Given a context word $c$ and a target word $w$, the problem can be solved using a logistic regressor (i.e., use the dot product to measure vector similarity):
\[
\prob{\texttt{+} | w, c} = \sigma(\vec{c} \cdot \vec{w})
\qquad
\prob{\texttt{-} | w, c} = 1 - \prob{\texttt{+} | w, c}
\]
where $\vec{w} \in \mathbb{R}^{d}$ and $\vec{c} \in \mathbb{R}^{d}$ are the columns of the learned embedding matrix for the words $w$ and $c$, respectively.
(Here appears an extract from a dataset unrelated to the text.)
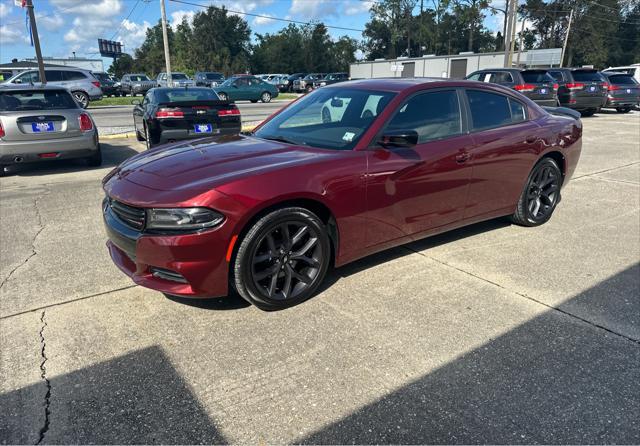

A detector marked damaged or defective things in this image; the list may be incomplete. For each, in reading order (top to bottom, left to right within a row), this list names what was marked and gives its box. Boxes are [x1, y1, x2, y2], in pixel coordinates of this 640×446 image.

pavement crack [0, 193, 47, 290]
pavement crack [404, 246, 640, 346]
pavement crack [36, 310, 52, 446]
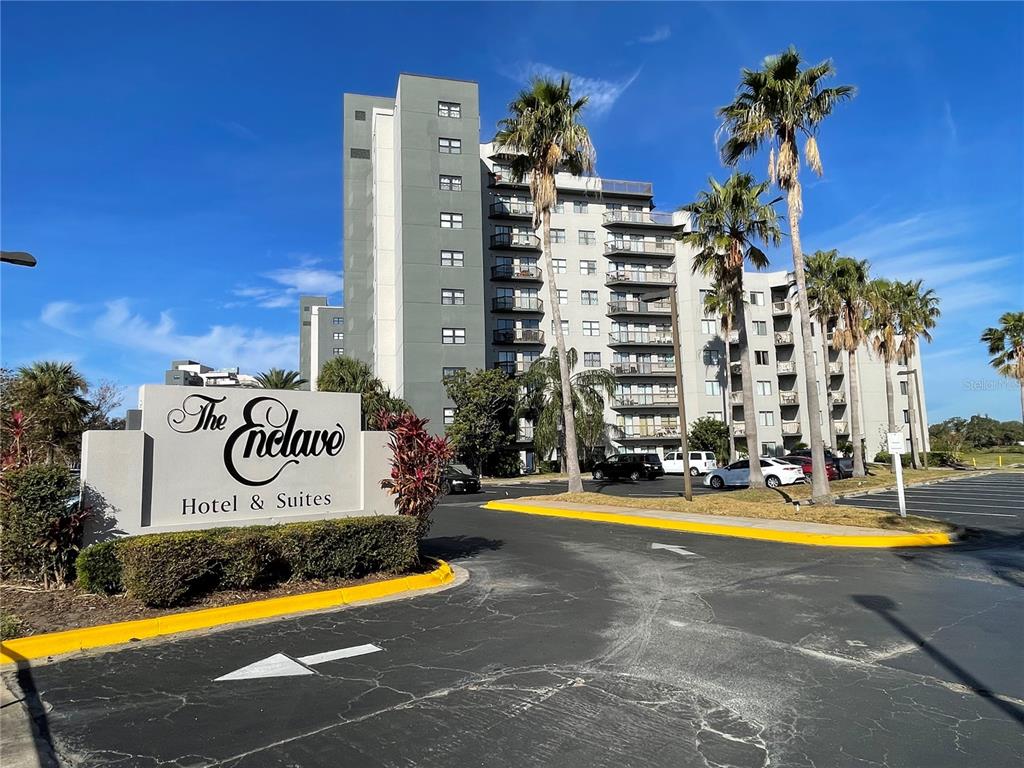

Moreover, it is assumed that context words are independent, therefore, if the context is a sequence, it is computed as follows::
\[ \prob{\texttt{+} | w, c_{1..L}} = \prod_{i=1}^{L} \sigma(\vec{c}_i \cdot \vec{w}) \]
\begin{description}
\item[Training]
Given a text corpus, chosen target words and their neighbors are considered positive examples. Negative examples are obtained by randomly sampling other words.
When training, two variants are possible:
\begin{descriptionlist}
\item[Continuous bag-of-words (CBOW)]
Given the context words, predict the target word.
\item[Skip-grams]
Given the target word, predict the (position independent) context words.
\end{descriptionlist}
\begin{figure}[H]
\centering
\includegraphics[width=0.65\linewidth]{./img/word2vec_alternatives.png}
\end{figure}
\end{description}
\begin{remark}
In practice, Word2vec learns two sets of embeddings $\matr{W} \in \mathbb{R}^{|V| \times d}$ and $\matr{C} \in \mathbb{R}^{|V| \times d}$ for the target and context words, respectively. At the end, they can either be averaged, concatenated, or one can be dropped.
\end{remark}
\end{description} \end{description}